■ Task instructions: Put the material into a Markdown table with the columns Row and Line, starting at the line that contains "Based on this" and continuing through the end of the material. Include both ends, number each row, and leave out blank lines.
Begin Materials provided
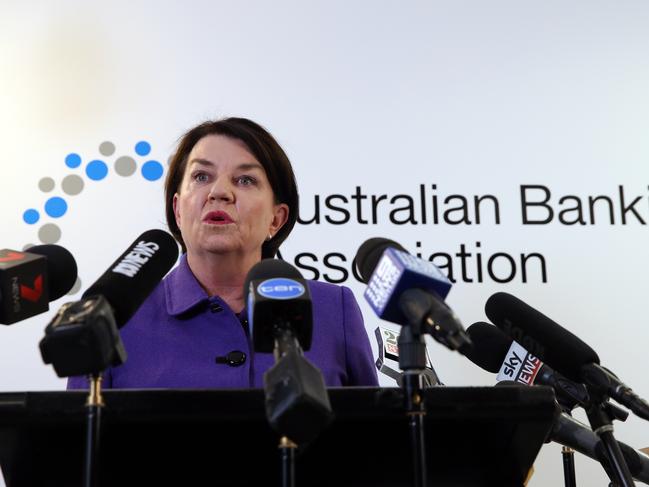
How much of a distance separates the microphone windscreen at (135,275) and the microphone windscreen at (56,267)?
0.09 m

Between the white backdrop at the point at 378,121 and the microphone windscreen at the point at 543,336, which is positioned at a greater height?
the white backdrop at the point at 378,121

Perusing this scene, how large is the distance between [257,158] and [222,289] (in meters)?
0.35

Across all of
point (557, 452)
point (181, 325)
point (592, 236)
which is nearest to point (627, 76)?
point (592, 236)

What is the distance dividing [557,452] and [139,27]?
7.93 feet

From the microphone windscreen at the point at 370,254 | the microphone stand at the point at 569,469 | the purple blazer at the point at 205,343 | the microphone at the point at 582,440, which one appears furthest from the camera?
the purple blazer at the point at 205,343

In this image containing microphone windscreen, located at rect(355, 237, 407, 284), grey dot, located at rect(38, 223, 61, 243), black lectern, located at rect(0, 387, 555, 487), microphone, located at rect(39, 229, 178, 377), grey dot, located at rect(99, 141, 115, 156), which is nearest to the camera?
microphone, located at rect(39, 229, 178, 377)

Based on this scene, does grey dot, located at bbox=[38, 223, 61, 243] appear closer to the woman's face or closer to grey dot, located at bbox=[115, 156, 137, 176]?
grey dot, located at bbox=[115, 156, 137, 176]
End Materials provided
■ Correct result:
| Row | Line |
|---|---|
| 1 | Based on this scene, does grey dot, located at bbox=[38, 223, 61, 243] appear closer to the woman's face or closer to grey dot, located at bbox=[115, 156, 137, 176]? |
| 2 | grey dot, located at bbox=[115, 156, 137, 176] |